Ernesto Lawrence

from Wikipedia, the free encyclopedia
Ernest Lawrence, 1939

Ernest Orlando Lawrence (born August 8, 1901 in Canton , South Dakota ; died August 27, 1958 in Palo Alto , California ) was an American nuclear physicist and Nobel laureate .

Life

Ernest Lawrence was born on August 8, 1901 in Canton to Norwegians Carl Gustavus Lawrence and Gunda Regina Jacobson. After attending Canton High School and St.
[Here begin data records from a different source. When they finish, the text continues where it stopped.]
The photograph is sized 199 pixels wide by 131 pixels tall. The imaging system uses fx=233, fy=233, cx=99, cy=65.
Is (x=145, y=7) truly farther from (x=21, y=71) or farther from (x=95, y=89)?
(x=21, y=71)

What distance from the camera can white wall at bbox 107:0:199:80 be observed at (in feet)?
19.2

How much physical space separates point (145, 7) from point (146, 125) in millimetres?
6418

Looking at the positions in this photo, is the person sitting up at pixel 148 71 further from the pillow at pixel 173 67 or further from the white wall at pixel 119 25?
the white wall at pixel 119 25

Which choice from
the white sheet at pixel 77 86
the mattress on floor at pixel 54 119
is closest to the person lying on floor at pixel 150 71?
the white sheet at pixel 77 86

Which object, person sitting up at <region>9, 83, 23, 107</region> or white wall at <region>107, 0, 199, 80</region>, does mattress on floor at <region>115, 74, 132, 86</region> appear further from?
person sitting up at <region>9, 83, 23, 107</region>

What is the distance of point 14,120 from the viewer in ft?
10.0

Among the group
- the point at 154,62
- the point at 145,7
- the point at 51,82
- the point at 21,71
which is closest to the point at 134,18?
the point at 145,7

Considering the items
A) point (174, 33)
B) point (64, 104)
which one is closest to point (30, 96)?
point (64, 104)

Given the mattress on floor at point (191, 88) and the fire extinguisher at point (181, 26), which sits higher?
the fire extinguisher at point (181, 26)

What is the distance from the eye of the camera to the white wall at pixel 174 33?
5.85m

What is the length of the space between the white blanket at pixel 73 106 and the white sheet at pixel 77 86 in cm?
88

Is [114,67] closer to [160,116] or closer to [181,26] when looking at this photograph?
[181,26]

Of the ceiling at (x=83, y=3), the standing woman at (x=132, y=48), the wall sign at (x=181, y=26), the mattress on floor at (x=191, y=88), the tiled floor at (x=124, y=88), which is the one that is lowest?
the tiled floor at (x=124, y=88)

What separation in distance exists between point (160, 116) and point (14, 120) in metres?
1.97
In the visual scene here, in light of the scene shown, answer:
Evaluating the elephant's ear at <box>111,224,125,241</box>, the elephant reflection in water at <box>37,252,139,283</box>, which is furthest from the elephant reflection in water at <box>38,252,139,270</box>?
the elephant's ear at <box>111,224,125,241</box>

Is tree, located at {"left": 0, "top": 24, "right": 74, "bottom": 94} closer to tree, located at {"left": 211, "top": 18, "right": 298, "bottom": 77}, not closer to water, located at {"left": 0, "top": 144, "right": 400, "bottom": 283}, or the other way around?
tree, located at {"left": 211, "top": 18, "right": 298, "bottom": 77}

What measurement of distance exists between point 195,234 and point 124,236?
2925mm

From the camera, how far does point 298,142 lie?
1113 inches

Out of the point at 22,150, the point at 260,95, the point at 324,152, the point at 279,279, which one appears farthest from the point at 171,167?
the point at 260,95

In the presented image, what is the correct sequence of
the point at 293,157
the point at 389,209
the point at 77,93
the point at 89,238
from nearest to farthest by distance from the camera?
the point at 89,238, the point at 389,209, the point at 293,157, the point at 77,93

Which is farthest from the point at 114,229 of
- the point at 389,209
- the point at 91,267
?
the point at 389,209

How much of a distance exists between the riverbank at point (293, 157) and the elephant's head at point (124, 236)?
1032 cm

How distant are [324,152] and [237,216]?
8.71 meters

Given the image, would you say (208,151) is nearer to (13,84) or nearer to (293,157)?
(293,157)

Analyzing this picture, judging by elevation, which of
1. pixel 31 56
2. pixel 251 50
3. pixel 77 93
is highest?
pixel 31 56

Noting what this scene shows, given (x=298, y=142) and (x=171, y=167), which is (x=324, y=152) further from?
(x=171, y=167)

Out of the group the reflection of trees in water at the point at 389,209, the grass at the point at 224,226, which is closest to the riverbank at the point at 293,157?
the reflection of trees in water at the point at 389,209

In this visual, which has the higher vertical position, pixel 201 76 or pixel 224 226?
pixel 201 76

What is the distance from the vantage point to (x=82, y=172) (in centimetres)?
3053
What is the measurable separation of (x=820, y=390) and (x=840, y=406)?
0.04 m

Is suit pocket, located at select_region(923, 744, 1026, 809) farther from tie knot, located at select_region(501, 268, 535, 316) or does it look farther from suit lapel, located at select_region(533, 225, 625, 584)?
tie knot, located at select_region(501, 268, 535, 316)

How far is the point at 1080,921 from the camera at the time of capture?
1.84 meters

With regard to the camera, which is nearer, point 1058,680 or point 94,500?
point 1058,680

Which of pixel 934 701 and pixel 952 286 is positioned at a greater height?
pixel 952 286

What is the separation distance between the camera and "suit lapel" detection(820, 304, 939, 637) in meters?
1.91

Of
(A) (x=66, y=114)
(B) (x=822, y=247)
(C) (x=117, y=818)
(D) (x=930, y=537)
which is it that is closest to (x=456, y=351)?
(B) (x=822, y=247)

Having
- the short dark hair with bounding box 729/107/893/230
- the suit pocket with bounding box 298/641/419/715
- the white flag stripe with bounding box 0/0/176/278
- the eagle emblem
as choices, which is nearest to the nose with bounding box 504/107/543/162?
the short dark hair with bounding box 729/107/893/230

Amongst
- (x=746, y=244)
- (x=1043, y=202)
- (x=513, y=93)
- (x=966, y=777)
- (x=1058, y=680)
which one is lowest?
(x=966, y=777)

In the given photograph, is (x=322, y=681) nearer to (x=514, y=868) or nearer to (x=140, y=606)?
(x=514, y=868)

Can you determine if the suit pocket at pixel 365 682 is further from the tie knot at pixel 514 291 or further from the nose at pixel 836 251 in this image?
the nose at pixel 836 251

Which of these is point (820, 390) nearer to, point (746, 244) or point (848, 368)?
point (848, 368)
Olaf College , he began studying chemistry at the University of South Dakota in 1919, graduating with a BA in 1922. After an MA from the University of Minnesota in 1923, he went to the University of Chicago for a year , where he studied physics , and received his doctorate in physics from Yale University in 1925 . After three more years at Yale, two asNational Research Fellow and latterly as Assistant Professor of Physics, he was appointed Associate Professor of Physics at the University of California, Berkeley in 1928, which was converted to a full professorship in 1930. In 1936 he became director of the radiation laboratory.
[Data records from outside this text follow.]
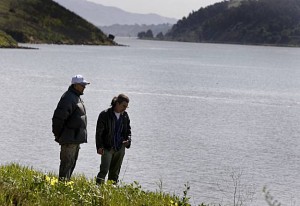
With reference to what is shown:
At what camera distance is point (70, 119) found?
1455 cm

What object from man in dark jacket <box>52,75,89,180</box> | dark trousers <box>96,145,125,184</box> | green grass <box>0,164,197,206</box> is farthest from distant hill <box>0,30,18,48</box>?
green grass <box>0,164,197,206</box>

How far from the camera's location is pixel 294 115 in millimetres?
53688

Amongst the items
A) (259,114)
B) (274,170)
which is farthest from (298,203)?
(259,114)

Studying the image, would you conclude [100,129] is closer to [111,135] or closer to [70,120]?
[111,135]

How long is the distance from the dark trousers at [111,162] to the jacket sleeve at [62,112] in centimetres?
142

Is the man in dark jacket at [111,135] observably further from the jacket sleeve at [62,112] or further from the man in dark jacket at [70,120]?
the jacket sleeve at [62,112]

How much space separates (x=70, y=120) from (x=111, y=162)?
6.13 ft

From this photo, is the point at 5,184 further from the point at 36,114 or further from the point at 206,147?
the point at 36,114

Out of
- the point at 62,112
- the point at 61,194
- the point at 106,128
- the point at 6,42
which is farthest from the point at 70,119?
the point at 6,42

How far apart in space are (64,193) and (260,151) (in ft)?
72.9

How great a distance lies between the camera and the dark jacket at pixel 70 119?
47.0ft

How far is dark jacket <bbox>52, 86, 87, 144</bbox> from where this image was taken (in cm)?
1434

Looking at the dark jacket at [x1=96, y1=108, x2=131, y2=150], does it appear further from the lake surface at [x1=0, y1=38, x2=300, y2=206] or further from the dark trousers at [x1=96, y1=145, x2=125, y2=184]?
the lake surface at [x1=0, y1=38, x2=300, y2=206]

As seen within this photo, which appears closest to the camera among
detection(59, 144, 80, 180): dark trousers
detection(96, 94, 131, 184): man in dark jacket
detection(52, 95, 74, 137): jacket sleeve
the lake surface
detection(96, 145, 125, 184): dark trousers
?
detection(52, 95, 74, 137): jacket sleeve
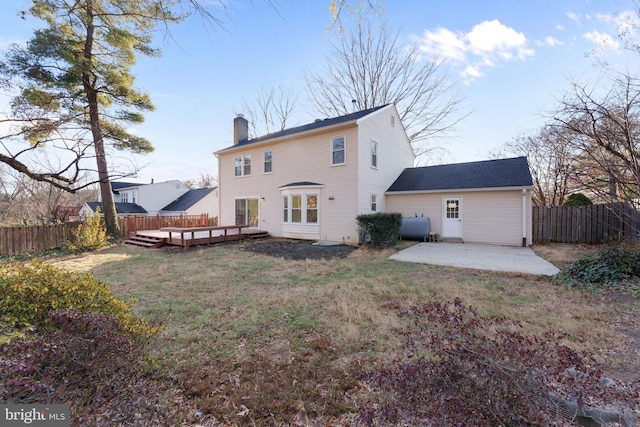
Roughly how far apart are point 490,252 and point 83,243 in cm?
1570

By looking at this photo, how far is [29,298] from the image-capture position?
2.38 meters

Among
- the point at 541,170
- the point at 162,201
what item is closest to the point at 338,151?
the point at 541,170

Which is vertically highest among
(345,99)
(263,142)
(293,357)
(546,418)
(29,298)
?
(345,99)

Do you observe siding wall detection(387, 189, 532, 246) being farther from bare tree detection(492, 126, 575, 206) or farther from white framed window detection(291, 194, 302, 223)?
bare tree detection(492, 126, 575, 206)

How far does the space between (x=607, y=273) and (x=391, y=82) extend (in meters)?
17.7

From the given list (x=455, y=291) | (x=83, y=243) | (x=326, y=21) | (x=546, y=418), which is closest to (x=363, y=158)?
(x=455, y=291)

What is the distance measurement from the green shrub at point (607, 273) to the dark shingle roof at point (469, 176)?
16.4ft

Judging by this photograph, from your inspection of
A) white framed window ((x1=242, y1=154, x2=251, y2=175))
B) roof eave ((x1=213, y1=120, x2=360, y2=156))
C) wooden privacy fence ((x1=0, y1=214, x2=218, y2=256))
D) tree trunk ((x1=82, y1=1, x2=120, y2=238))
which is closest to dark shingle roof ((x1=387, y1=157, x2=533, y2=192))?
roof eave ((x1=213, y1=120, x2=360, y2=156))

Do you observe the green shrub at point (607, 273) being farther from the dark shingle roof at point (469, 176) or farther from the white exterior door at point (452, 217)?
the white exterior door at point (452, 217)

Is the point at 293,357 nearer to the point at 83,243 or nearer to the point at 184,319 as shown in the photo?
the point at 184,319

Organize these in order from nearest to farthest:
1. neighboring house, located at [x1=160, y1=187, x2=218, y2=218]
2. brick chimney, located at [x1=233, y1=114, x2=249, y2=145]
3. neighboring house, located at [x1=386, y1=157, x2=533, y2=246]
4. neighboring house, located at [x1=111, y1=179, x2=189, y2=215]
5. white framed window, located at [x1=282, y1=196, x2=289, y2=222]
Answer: neighboring house, located at [x1=386, y1=157, x2=533, y2=246] < white framed window, located at [x1=282, y1=196, x2=289, y2=222] < brick chimney, located at [x1=233, y1=114, x2=249, y2=145] < neighboring house, located at [x1=160, y1=187, x2=218, y2=218] < neighboring house, located at [x1=111, y1=179, x2=189, y2=215]

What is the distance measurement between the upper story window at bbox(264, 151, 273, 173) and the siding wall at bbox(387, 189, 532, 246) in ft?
25.4

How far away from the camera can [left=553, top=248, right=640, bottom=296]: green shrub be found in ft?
18.3

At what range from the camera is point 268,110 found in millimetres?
23469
Lawrence married Mary Kimberly Blumer, daughter of the Dean Emeritus of Yale Medical School , in May 1932 and had six children. He died in Palo Alto on August 27, 1958.

plant

Oppenheimer , Fermi and Lawrence (from left)
Lawrence, Fermi and Rabi (from left)

After initial work on the ionization potential of metal vapors, Lawrence invented the cyclotron in 1929 , which he used to bombard various elements with accelerated particles. The particle bombardment has, on rare occasions, produced entirely new elements as well as hundreds of previously unknown radioactive isotopes of known elements. He applied for US patent protection for his invention on January 26, 1932 , which was granted to him on February 20, 1934. With a more powerful cyclotron, he was able to produce the mesons known from cosmic rays for the first time in 1941 , and later he extended his studies to include antiparticles .

Along with his brother , John H. Lawrence , who became director of the university's Laboratory for Medical Physics, he also explored the medical and biological applications of the cyclotron and became an advisor to the Institute for Cancer Research at Columbia.

Lawrence was instrumental in the development of the atomic bomb during World War II , after the war he campaigned for a ban on nuclear testing and was a member of the US delegation to the 1958 Geneva conference that discussed the issue.

Recognition and Awards

Lawrence was elected to the National Academy of Sciences in 1934 and to the American Academy of Arts and Sciences in 1937. From 1942 he was an honorary member of the USSR Academy of Sciences and from 1946 an Honorary Fellow of the Royal Society of Edinburgh .

He was awarded the Nobel Prize in Physics in 1939 for the invention and further development of the cyclotron and for the results achieved with it, in particular the production of artificial radioactive elements . The 103rd element of the chemical periodic table, lawrencium (Lr), was named after him.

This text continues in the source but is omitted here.